North Point Global Ltd. (NPG) was a Liverpool based real estate developer. With a head office in Edward pavilion (Salthouse quay), it was established in 2015 primarily to develop one of the regions around Liverpool's docks off Great George street. However, it filed for bankruptcy in 2018 leaving its Chinese investors in the lurch.

==New Chinatown development (Liverpool)==
Though the group had not completed any housing project in the UK, it announced plans in December 2015 to develop a so-called "New Chinatown" near Liverpool docks for £200m, consisting of glitzy glass buildings and sky scrapers, a hotel, a business center and 280 homes. The development was planned over three sites - two owned by the Liverpool City Council and a third site owned by Urban Splash under the Tribeca scheme.
It marketed these houses to middle class individual buyers and investors in Hong Kong and tier 1 cities of China in expo exhibitions, advertising guaranteed returns. The first phase of the project was promised to be completed in 2017 and the entire project completed by 2019. In an interview in July 2016, its chairman David Choules told reporters that 46 of its 127 residential units had already been sold by July 2016, with most of the shops on leaseholds. Its commercial spaces were built to allow small investors from China to take advantage of the Tier 1 entrepreneur's visa programme. Most investors consisted of individual families who had paid £40,000 each as 30% downpayment for their apartment. Some prospective investors paid up to 50% of their share upfront as a deposit. The site is currently being demolished and awaiting designs for a new development.

However, other than the inauguration program in 2016, no development took place at the site. The NPG group sold the development rights in 2017 to another shell company called "Your Housing Group". At around the same time, Bilt Group, the subcontractor who was planned to carry out its construction developed financial problems and was closed down.
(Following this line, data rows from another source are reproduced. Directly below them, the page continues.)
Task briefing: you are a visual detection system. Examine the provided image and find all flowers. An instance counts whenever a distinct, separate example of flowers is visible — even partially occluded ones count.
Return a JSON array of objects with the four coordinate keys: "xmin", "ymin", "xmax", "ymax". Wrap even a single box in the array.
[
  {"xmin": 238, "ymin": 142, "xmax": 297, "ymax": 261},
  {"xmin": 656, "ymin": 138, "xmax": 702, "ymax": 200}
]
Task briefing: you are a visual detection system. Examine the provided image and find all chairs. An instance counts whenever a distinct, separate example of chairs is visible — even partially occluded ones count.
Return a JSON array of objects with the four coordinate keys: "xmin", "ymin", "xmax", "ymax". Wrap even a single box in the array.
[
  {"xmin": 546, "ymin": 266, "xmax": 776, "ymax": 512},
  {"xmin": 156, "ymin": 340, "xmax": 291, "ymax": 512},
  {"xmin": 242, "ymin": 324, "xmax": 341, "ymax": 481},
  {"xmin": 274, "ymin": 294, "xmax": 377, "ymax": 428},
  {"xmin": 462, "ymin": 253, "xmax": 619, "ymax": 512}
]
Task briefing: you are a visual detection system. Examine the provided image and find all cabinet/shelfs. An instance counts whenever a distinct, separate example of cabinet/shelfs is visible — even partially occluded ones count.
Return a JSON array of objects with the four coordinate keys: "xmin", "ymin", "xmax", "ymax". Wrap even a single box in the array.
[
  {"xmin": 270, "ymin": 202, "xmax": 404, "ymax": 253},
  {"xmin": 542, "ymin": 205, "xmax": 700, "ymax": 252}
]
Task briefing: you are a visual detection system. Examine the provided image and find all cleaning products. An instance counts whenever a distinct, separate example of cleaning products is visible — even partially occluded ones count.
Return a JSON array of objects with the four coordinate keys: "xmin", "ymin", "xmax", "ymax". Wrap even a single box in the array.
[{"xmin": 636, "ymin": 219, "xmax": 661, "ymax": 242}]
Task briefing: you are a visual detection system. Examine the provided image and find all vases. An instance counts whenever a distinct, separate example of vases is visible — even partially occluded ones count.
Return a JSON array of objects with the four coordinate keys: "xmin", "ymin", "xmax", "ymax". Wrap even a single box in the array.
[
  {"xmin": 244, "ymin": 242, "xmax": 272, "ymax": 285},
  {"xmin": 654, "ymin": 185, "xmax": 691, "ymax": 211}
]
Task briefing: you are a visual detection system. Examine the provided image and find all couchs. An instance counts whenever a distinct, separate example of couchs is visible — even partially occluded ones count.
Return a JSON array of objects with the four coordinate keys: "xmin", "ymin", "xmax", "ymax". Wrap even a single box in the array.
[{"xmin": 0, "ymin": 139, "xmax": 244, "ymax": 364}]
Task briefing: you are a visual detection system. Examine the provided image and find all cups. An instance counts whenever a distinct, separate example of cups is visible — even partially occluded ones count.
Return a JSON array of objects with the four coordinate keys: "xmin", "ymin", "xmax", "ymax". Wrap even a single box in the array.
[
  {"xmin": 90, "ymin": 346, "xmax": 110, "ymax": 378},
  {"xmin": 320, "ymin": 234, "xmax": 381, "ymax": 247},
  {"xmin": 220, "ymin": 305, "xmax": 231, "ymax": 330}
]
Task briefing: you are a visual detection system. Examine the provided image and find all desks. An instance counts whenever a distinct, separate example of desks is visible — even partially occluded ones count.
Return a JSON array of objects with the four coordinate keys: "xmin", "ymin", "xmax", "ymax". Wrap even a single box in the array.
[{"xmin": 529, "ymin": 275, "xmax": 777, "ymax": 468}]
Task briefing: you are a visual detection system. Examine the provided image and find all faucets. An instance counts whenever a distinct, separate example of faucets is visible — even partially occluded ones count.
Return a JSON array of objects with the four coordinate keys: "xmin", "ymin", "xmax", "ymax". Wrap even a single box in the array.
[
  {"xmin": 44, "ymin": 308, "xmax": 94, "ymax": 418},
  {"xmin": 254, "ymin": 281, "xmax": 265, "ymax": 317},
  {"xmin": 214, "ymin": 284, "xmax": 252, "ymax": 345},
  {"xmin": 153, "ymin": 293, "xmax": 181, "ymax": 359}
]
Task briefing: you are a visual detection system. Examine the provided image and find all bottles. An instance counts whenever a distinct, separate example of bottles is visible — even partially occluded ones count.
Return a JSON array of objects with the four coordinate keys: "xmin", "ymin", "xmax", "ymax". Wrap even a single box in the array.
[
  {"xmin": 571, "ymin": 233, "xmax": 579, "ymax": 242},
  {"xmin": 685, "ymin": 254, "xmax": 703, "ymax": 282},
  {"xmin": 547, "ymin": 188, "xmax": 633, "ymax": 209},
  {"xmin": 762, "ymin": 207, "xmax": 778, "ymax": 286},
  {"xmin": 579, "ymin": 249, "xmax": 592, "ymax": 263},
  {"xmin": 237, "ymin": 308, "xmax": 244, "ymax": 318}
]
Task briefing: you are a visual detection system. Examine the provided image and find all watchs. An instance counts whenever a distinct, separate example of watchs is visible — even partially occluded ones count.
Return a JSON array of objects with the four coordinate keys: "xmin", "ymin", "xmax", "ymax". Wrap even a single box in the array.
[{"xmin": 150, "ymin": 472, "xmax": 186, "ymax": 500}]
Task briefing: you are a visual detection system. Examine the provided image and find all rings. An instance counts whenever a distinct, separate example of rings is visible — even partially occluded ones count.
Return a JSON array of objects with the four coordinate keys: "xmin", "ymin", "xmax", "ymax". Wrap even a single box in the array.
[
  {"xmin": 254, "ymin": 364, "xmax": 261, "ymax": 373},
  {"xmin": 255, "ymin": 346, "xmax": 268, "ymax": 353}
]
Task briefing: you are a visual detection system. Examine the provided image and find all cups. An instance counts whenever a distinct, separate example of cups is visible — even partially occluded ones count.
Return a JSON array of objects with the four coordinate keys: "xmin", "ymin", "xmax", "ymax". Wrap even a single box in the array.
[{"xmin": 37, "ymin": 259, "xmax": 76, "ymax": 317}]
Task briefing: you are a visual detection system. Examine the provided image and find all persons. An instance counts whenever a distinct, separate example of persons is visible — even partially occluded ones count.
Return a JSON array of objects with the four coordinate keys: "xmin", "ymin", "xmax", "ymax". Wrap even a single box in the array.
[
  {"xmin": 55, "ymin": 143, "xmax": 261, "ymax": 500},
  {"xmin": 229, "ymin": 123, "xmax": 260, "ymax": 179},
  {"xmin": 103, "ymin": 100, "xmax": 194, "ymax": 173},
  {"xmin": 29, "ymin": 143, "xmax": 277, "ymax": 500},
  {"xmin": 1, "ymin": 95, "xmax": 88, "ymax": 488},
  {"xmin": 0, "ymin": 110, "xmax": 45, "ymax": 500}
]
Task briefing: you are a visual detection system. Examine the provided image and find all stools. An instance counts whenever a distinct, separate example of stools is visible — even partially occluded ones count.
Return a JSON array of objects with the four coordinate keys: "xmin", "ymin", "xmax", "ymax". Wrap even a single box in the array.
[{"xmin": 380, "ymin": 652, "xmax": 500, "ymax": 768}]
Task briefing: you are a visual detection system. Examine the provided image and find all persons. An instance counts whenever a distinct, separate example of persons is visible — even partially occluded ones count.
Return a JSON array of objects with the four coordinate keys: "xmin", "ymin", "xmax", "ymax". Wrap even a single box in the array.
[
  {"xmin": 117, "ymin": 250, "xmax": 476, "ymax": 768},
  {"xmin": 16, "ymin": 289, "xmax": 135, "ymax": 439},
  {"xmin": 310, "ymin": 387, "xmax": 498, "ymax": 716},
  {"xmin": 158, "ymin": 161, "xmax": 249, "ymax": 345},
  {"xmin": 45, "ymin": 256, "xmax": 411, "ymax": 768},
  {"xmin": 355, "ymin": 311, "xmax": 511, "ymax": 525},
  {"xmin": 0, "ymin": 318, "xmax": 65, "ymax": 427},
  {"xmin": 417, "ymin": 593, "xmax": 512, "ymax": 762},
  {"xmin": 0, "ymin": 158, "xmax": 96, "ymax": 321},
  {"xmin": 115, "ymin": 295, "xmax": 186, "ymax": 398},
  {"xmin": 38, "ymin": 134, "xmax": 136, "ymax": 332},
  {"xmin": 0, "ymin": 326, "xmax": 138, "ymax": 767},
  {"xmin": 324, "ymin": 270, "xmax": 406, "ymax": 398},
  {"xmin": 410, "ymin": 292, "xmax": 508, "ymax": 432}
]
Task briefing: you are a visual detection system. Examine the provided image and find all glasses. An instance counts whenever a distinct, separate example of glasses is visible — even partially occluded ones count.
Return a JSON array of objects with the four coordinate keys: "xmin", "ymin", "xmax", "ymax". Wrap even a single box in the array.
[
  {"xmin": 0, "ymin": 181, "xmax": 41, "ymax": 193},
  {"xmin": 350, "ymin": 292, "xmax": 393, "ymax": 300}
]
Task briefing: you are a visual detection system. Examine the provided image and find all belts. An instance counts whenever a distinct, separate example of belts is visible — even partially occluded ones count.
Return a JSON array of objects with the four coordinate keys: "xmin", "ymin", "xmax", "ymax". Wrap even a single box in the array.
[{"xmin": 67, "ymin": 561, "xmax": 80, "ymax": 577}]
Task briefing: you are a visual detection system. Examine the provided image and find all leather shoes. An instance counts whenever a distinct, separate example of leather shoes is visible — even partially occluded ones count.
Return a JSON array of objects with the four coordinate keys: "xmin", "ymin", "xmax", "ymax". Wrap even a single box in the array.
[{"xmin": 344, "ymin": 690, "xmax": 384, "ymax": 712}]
In February 2018, Bloomberg reported that North Points projects had been stalled and put up for sale, leaving hundreds of Hong Kong and Chinese purchasers in the lurch. In 2018, the Liverpool Echo reported that construction had still not started at the site which was now filled with garbage and infested with rats.

==Other developments in Liverpool and Manchester==
As of October 2017, five projects of North Point in Liverpool were suspended due to a paucity of funds and financial problems, without any repayments to investors. These were new China Town, Baltic house, North Point Pall mall, The Paramount and The Quadrant. Some in the press suspected the group to be involved in money laundering, but this was never proven.

In March 2018, an exposé by The Guardian revealed that North point was just one of the many fraudulent real estate development schemes floated in the UK to lure in individual Chinese small investors. At least one of them was promoted by the ex chancellor George Osborne. One was Pinnacle Angelgate, the company behind the Angelgate project in Manchester, went into administration in 2017. It was a sister company of North point global. Many of the proposed 344 apartments in that project were also sold off-plan to Chinese and Hong Kong investors, who paid deposits of more than £31m to secure the properties.